Four bottles of kosher wine later… Okay, my head has finally stopped swimming from the zany drinking game that is Passover. I think (I hope) all would agree it was a success. Here, for those unable to attend, are the edited highlights (in no particular order):

- The search for horseradish. Did you know that it’s almost completely impossible to find horseradish in Durham? (Except in a creamy sauce, that is.) Five supermarkets later, success… a tiny piece of horseradish.

- My mother scamming yarmulkes from the local synagogue. This involved an elaborate tissue of lies and a waiting automobile, engine running.

- Aaron’s “rod”. Say no more.

- Pinky’s incredible Passover apple pie. Thanks! I think this was the high point.

- The woman at the checkout at Wellspring, when I tried to tell her that the shankbone we’d been given at the butcher’s counter was free. “Oh, yeah, I’ve been getting those all day. What are they for?”

- Rick! being rabbinical.

- Sha Sha as the wicked child.

Posted by B. W. Ventril in Miscellanea

 

6 Responses to “Passover Post Mortem”

  1. pinky says:
    You know - it really *is* a drinking game, and that just cracks me up.
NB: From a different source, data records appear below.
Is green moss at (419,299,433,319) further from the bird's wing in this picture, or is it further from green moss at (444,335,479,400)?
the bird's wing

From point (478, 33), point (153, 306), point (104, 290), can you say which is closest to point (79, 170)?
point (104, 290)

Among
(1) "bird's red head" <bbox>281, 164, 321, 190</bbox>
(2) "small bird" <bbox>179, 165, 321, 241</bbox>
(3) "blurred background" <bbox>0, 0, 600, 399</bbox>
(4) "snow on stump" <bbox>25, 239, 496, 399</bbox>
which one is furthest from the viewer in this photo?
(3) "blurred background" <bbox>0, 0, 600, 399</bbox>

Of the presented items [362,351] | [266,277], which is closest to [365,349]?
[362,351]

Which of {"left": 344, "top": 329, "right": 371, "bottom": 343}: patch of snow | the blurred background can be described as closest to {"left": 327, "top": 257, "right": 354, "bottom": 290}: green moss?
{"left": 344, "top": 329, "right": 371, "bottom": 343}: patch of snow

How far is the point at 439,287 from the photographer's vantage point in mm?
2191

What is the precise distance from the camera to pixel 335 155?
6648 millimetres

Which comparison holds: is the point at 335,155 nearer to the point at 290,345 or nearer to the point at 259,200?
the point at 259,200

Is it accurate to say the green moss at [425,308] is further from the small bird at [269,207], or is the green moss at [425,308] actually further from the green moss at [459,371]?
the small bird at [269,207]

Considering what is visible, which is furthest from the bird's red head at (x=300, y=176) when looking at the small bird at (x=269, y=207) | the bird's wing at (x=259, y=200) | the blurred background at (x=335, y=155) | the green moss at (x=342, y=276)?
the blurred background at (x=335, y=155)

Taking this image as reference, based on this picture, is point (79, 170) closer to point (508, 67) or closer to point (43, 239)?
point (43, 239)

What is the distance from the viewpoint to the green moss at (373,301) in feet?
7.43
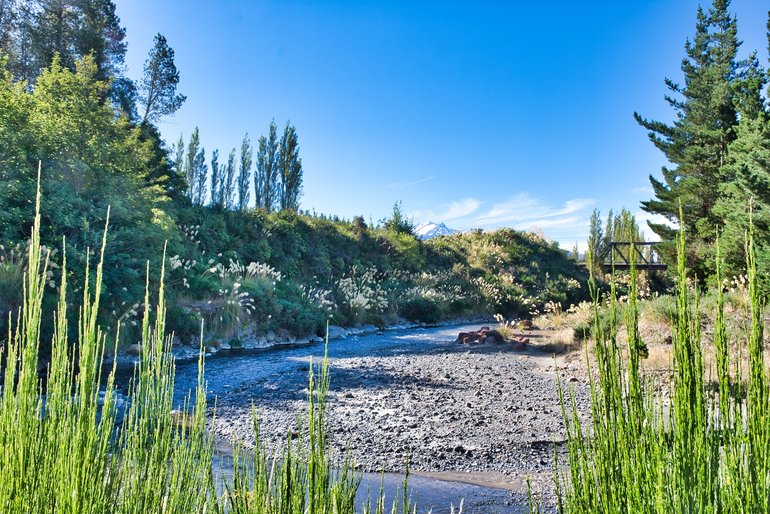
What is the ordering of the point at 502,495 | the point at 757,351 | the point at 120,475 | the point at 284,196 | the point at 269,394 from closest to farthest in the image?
the point at 757,351
the point at 120,475
the point at 502,495
the point at 269,394
the point at 284,196

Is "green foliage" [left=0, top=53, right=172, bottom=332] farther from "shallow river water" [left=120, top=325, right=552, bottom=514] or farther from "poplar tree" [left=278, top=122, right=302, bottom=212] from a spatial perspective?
"poplar tree" [left=278, top=122, right=302, bottom=212]

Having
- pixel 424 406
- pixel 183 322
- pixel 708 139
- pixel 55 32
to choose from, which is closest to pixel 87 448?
pixel 424 406

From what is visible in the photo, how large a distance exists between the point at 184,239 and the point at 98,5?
12.4 meters

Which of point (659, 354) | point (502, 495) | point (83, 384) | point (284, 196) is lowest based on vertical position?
point (502, 495)

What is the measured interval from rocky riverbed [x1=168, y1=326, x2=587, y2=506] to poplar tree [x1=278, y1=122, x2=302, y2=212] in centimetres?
2450

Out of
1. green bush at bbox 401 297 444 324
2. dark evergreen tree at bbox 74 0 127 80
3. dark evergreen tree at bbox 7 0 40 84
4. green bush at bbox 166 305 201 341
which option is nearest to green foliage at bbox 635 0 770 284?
green bush at bbox 401 297 444 324

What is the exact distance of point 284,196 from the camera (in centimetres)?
3256

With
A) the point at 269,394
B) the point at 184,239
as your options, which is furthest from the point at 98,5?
the point at 269,394

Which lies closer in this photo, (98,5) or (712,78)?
(712,78)

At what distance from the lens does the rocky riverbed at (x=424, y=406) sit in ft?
11.9

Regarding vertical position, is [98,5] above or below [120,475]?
above

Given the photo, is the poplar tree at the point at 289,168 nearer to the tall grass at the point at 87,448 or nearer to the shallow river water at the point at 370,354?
the shallow river water at the point at 370,354

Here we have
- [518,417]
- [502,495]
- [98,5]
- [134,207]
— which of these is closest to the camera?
[502,495]

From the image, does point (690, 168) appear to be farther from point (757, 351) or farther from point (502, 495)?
point (757, 351)
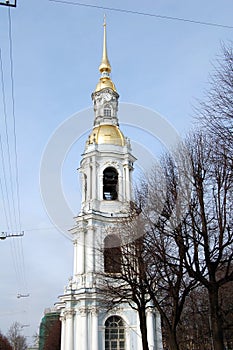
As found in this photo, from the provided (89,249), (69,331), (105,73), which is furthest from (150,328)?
(105,73)

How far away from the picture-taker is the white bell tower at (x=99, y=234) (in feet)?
118

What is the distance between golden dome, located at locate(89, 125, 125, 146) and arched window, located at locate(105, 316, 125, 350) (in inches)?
698

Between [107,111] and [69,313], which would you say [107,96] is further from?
[69,313]

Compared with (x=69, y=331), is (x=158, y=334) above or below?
below

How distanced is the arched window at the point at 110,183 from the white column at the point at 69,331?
474 inches

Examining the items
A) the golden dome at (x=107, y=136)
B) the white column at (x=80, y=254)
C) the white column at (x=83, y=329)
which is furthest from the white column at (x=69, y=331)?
the golden dome at (x=107, y=136)

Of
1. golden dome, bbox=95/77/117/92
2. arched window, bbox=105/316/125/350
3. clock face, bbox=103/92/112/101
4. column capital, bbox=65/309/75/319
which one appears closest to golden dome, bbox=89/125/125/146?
clock face, bbox=103/92/112/101

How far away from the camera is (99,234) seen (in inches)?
1572

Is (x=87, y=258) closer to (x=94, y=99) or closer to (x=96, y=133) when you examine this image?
(x=96, y=133)

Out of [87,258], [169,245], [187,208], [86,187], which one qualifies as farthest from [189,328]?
[187,208]

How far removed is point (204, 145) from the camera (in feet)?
57.1

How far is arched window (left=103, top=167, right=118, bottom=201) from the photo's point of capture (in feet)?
140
    We always used the actual horseradish root on the big plate, and then the violently-pink kind on the little plates. But who really needs that much horseradish?

  2. dickumbrage says:
    rabinnical?

  3. B. W. Ventril says:
    Hell yes you were rabbinical. In a drunken way, that is.

  4. dickumbrage says:
    because i made stuff levitate? or because i tried to correct the text as i read it?

  5. pinky says:
    the levitation was *awesome*.

  6. B. W. Ventril says:
    Dick Umbrage: a little from column A, a little from column B. That and your over all air of gravitas.